**EXERCISE DESCRIPTION:** If a line in the following entries holds the string "Body", include it in the tally. State the total and nothing further.
### GIVEN INFORMATION
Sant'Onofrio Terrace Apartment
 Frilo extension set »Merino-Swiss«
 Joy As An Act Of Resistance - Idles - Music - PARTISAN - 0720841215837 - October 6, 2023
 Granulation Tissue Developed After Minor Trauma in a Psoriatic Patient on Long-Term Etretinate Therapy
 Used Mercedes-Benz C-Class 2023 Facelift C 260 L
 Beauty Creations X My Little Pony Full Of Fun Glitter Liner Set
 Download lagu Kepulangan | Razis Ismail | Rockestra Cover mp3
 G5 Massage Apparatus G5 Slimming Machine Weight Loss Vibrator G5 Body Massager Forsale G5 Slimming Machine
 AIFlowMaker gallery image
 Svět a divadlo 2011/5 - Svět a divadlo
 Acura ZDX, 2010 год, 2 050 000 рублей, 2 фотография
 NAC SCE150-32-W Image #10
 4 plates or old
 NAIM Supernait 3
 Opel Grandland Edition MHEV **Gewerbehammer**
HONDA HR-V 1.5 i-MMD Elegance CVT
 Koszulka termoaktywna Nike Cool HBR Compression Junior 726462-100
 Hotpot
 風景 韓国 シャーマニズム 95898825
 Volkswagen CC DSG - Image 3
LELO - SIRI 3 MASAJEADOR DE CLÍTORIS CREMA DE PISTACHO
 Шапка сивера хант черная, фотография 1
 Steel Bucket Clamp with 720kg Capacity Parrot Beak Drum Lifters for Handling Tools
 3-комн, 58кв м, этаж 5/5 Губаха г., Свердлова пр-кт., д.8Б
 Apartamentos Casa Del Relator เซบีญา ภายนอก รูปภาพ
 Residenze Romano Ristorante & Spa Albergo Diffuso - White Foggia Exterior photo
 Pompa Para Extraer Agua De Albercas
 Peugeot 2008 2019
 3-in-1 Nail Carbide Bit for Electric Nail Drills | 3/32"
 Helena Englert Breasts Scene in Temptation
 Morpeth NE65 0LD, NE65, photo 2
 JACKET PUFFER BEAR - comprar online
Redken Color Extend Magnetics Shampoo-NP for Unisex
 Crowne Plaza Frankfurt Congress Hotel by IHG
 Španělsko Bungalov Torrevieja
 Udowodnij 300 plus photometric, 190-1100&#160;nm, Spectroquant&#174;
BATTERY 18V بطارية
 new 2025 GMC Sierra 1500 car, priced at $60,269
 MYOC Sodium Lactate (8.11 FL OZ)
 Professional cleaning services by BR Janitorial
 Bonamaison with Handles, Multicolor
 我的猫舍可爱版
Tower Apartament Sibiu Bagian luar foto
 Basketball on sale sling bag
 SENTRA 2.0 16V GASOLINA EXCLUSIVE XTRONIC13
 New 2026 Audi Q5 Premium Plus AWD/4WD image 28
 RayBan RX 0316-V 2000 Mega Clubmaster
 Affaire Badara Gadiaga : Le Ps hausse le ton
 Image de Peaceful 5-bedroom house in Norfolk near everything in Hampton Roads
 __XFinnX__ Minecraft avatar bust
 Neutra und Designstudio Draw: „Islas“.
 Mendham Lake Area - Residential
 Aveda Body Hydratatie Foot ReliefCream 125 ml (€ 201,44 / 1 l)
######
**RESULT OF THIS TASK:** 2